Sent from my DROID RAZR using Ohub Campfire mobile app


----------



## buckeyebowman

Bad Bub said:


> This debate has been dragged through the mud several times in the past....
> 
> Sent from my DROID RAZR using Ohub Campfire mobile app


Of that I have no doubt. And we're going to begrudge kids 2 days when the regular season is what? About a month? As far as kids "spooking" turkey, remember they are not out there alone. If they are spooking turkey I would suggest that this points to the quality, or lack of quality, of their mentors. And as far as spooking ALL the turkey, I don't think such a thing is even possible.


----------



## Bad Bub

Its honestly sad to see the lack of participation during the youth seasons around me. They sure aren't spooking anything in my area, because most kids just have no interest.... if a youth season is what it takes to get kids in the woods, the keep them coming!

Sent from my DROID RAZR using Ohub Campfire mobile app


----------



## partlyable

I agree I think youth hunting is a great time to get kids out while the woods is less crowded and learn with the direct supervision of an adult who is not also trying to tag an animal at the same time. I think the youth season is a great way to get them out there. If you know your area well and it had an average number of turkey you should have no problem finding one that has not been "spooked" or having the skill to kill one that has been spooked.


----------



## phishyone1

We need the youth to keep this thing we love alive.................... Hunting n guns.............. If we dont teach the youth, there will be nobody to defend our hunting n gun rights in the future............. Im all for the youth hunts


----------



## big spurs 111

Really!!!!! this guy must not have kids, or is just a bad sport because the kids are where it's at .i would take a youth out over me any day .and i do any chance i got .i have kill a few turkeys in my day, time to give back and pass on the hunting to other youth .


----------



## big spurs 111

buckeyebowman said:


> Of that I have no doubt. And we're going to begrudge kids 2 days when the regular season is what? About a month? As far as kids "spooking" turkey, remember they are not out there alone. If they are spooking turkey I would suggest that this points to the quality, or lack of quality, of their mentors. And as far as spooking ALL the turkey, I don't think such a thing is even possible.


ha ha ha yeah 3 years ago we sat in the same spot and kill 6 turkeys in the first 5 days and 3 of them being in the 2 days of youth season .. and they where all nice toms with 10 to 10 .5 in beards but one was a jake because my son shot the wrong turkey .


----------



## Snook

I don't believe it effects them all that much. It comes in pretty early and there are many of "henned" up tom's at that time. I've seen very few kids out in NE Ohio unfortunately. I have more enjoyment taking out the kids than hunting myself.


----------



## big spurs 111

Snook said:


> I don't believe it effects them all that much.

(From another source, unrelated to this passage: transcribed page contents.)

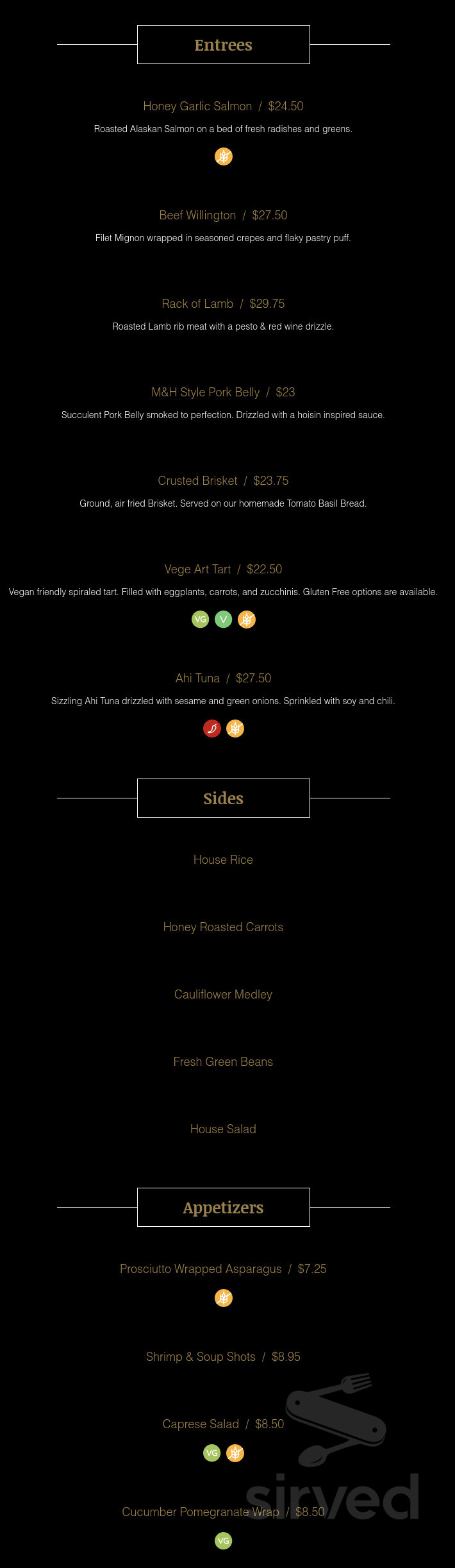 Entrees

Honey Garlic Salmon / $24.50

Roasted Alaskan Salmon on a bed of fresh radishes and greens.

Beef Willington / $27.50

Filet Mignon wrapped in seasoned crepes and flaky pastry puff.

Rack of Lamb / $29.75

Roasted Lamb rib meat with a pesto & red wine drizzle.

M&H Style Pork Belly / $23

Succulent Pork Belly smoked to perfection. Drizzled with a hoisin inspired sauce.

Crusted Brisket / $23.75

Ground, air fried Brisket. Served on our homemade Tomato Basil Bread.

Vege Art Tart / $22.50

Vegan friendly spiraled tart. Filled with eggplants, carrots, and zucchinis. Gluten Free options are available.

VG V

Ahi Tuna / $27.50

Sizzling Ahi Tuna drizzled with sesame and green onions. Sprinkled with soy and chili.

Sides

House Rice

Honey Roasted Carrots

Cauliflower Medley

Fresh Green Beans

House Salad

Appetizers

Prosciutto Wrapped Asparagus / $7.25

Shrimp & Soup Shots / $8.95

Caprese Salad / $8.50

VG

Cucumber Pomegranate Wrap / $8.50

VG

sirved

It comes in pretty early and there are many of "henned" up tom's at that time. I've seen very few kids out in NE Ohio unfortunately. I have more enjoyment taking out the kids than hunting myself.


yeah kids are great in the outdoors ...


----------



## turkeyt

I would be more concerned with the "mentors" following the youth season rules. The kids pick up on good practices and bad practices.


----------



## beaver

We hold a youth turkey hunting event on our properties and take several groups of kids out all over our properties for the youth season and harvest several birds. I have never seen it have an effect on the regular season when I hunt the exact same areas. As a matter of fact I called in an absolute slammer for a buddy while sitting at the exact same tree that I pruned out during youth season and called in a double kill for two young boys.


----------



## D Man

ODNR won't let it be any earlier because they don't want gobblers coming out of the population before the majority of hens have been bread. No issues with it; the hippie mushroom hunters are more disturbing to a turkey hunt than youth season


----------